A TV appearance leads to an adoption
Samanthia Jordan Hill first saw her son, Christian, on Wednesday’s Child, a television show that spotlights children in foster care who are waiting for a permanent family. He was 16 years old and living in a group home.
“I am not usually home from work then, but this time I was,” Samanthia said. “Christian just resonated with me immediately.”
She and her husband, Norman Hill, had only raised girls (now adults) and they felt they had room for another child in their lives.
From fostering to adoption
Samanthia contacted the social worker in charge of Christian’s case. While they waited to be licensed and meet Christian, Samanthia packed monthly care boxes to send Christian containing books, cards, candy, gum, and toiletries. She wanted Christian to know that she and Norman were thinking of him.
After Samanthia and Norman completed their impact training and home study, they were able to have Christian over for the first time on Christmas Day 2017. Soon after, Christian began weekend visits. Samanthia would wash his clothes, bake him treats, and prepare meals he could eat during the following school week.
Samanthia and Norman adopted Christian on July 18, 2018, five days before his 18th birthday.
Samanthia set the household tone early on: “No drugs, no drinking, no tearing the house up or doing things that get you in trouble,” and slowly incorporated new habits—including chores—into his life.

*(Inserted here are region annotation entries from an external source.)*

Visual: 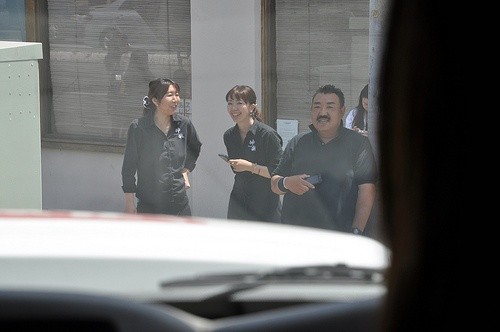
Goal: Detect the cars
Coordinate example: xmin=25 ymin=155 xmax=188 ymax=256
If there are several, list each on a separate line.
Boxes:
xmin=82 ymin=1 xmax=173 ymax=51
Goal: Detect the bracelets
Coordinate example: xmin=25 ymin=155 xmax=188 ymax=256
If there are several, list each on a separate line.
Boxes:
xmin=251 ymin=162 xmax=261 ymax=175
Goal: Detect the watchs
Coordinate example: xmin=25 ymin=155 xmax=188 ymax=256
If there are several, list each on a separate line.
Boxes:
xmin=351 ymin=227 xmax=363 ymax=235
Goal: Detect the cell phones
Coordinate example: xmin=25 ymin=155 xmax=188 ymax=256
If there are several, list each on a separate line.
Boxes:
xmin=218 ymin=153 xmax=230 ymax=162
xmin=304 ymin=174 xmax=322 ymax=185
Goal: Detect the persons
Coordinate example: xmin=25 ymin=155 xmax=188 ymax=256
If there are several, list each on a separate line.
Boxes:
xmin=121 ymin=78 xmax=202 ymax=216
xmin=223 ymin=85 xmax=283 ymax=225
xmin=104 ymin=32 xmax=153 ymax=142
xmin=271 ymin=84 xmax=376 ymax=239
xmin=345 ymin=84 xmax=368 ymax=137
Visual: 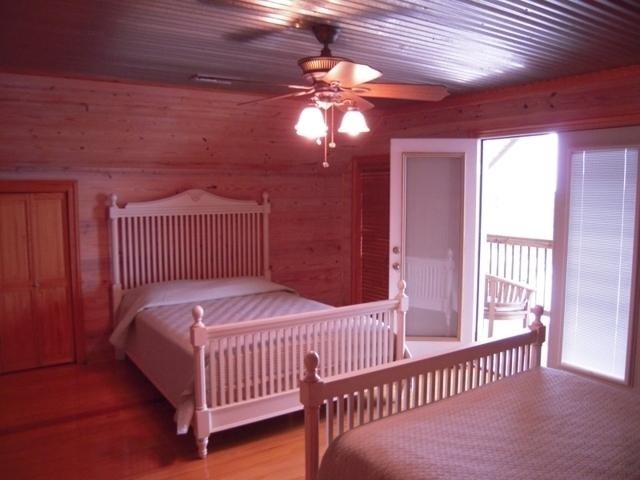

“We would say, ‘You’ll help me cook dinner today,’ and then ask him to load the dishwasher during that time,” she explains.
Samanthia also worked on getting Christian to open up, to come to her with problems, and to write her a letter if he needed to. With encouragement, he began to talk to her.
“I tried to always listen. My advice is to always listen to what they’re saying whether you agree with it or not. Every conversation is an opportunity,” she said.
Over time, Samanthia learned great things about Christian’s personality.
“He is gentle, very nurturing, and very protective,” she said. “He loves to be hugged.”
Giving runs in the family
Samanthia’s mother was a big influence on her desire to foster.
“I never initially thought about fostering, but my mother fostered my cousin and has always been a huge advocate of fostering and caring for children who are less fortunate,” Samanthia said.
Samanthia says she gets genuinely excited by being able to bring hope to the life of another person.
“I made a promise to him that I was going to protect him and would make sure he has a good life,” she said. “And that he will understand that he has purpose and value.”
Samanthia and Norman worked with Christian to improve his grades so that he can graduate from high school next year, and helped him with other life skills, such as money management.
Never refuse help
Like every family, theirs has faced some challenges and disagreements. Samanthia says they tackled many issues by reaching out to their community.
“The main thing I would share with people is to never refuse help,” Samanthia said. “The one time you do, you might be missing the one thing you need to be able to connect the dots of what this child is feeling or going through.”
The family worked with counselors at school and with an Atlanta nonprofit that supports children, youth, and families. They also gleaned ideas and support from other families who had fostered or adopted.
“They helped us understand that he came from different circumstances and that he’s reacting or acting a certain way because of where he came from,” Samanthia said.
Any struggles have been outweighed by the good times, like the evenings when Norman and Christian bond watching football games and playing video games. Or when Samanthia, Norman, and Christian baked and delivered Christmas cookies to friends and family—a tradition they’ll continue, in the spirit of Samanthia’s mom.
And Christian has taken up Samanthia on her suggestion that he write her a letter.
“My birthday was August third, and he wrote me the most precious card and he said he is so thankful,” she said.
Samanthia and Norman feel the same way.